Data records:
◆ ◆ ◆ ◆ ◆

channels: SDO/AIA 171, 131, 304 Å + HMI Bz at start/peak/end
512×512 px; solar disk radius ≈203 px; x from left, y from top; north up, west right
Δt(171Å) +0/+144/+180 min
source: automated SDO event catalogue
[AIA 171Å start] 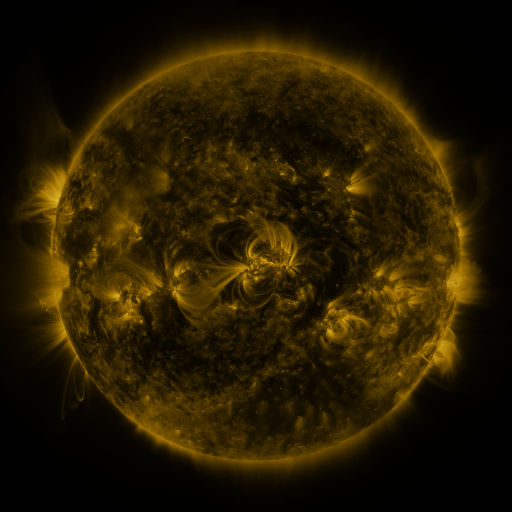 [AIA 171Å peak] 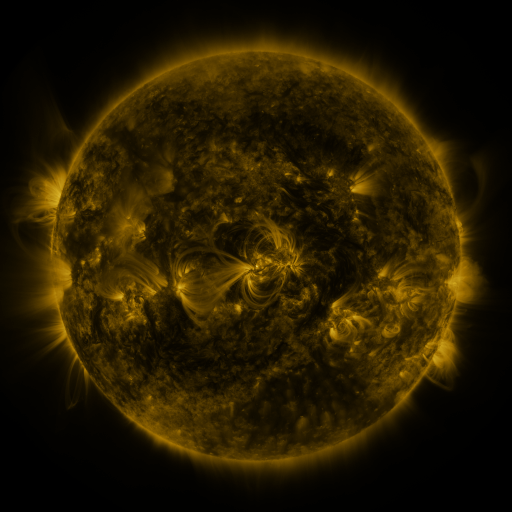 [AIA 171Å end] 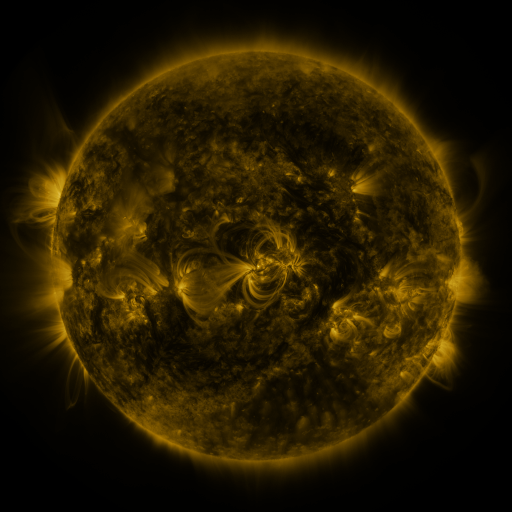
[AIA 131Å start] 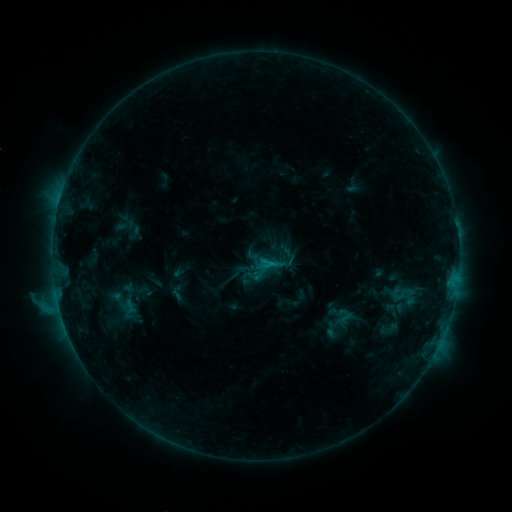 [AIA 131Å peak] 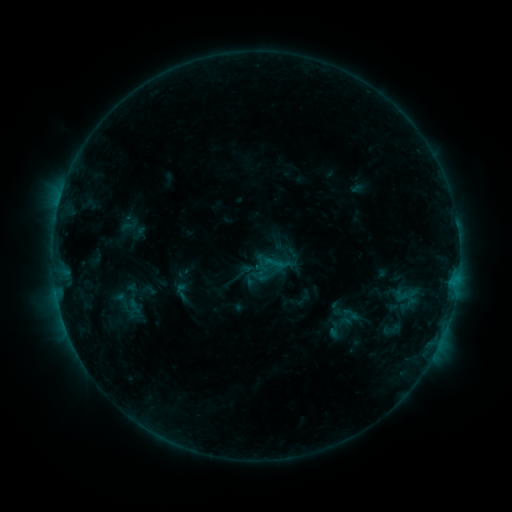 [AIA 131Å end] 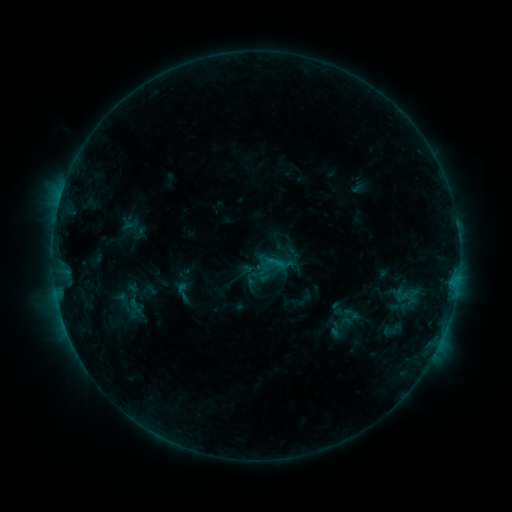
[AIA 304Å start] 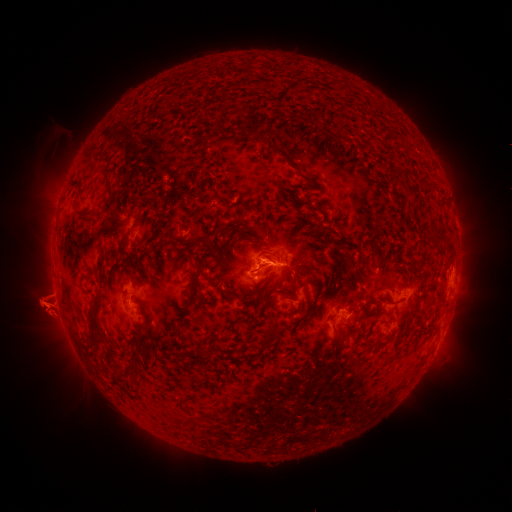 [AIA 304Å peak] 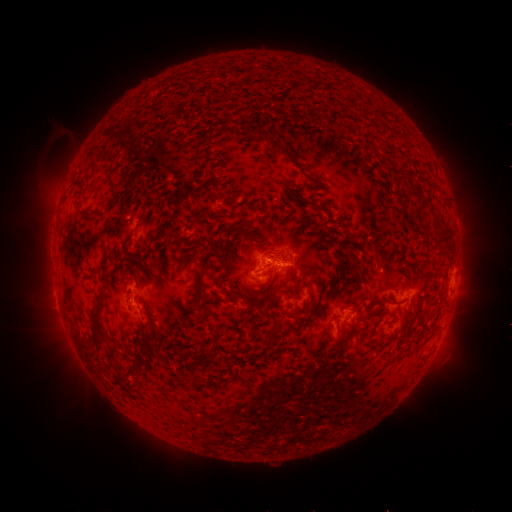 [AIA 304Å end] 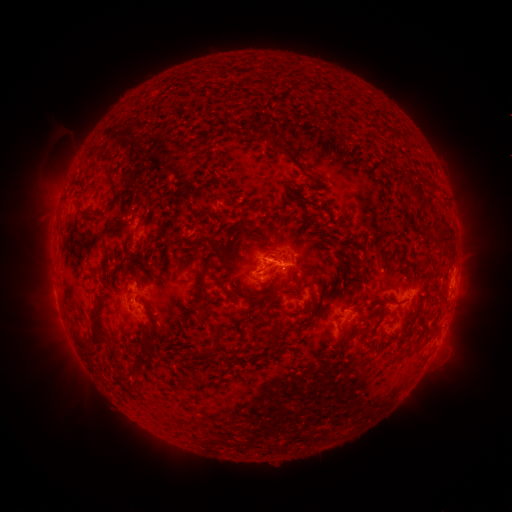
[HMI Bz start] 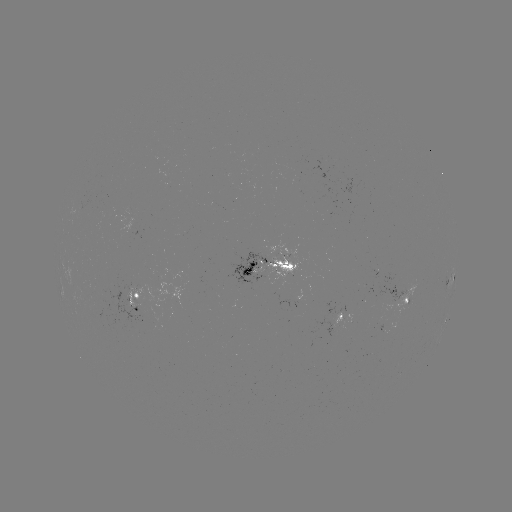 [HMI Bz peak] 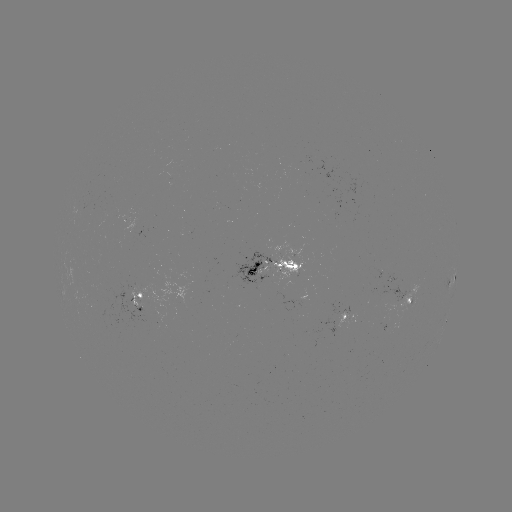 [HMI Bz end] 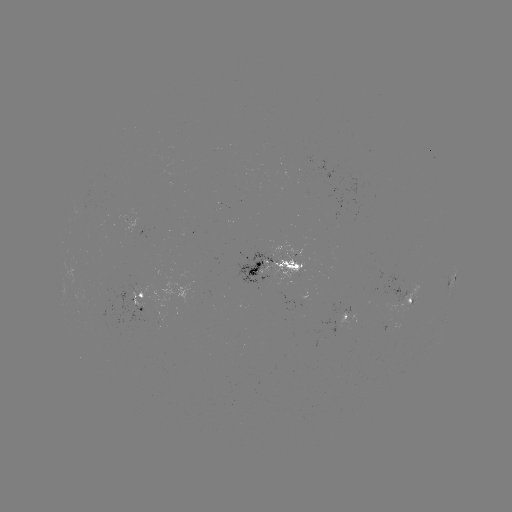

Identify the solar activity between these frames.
emerging-flux region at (258, 267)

◆ ◆ ◆ ◆ ◆

_Task to carry out_
Please pull out each line above that contains the string "solar". Letter case must match.

_Solution_
512×512 px; solar disk radius ≈203 px; x from left, y from top; north up, west right
Identify the solar activity between these frames.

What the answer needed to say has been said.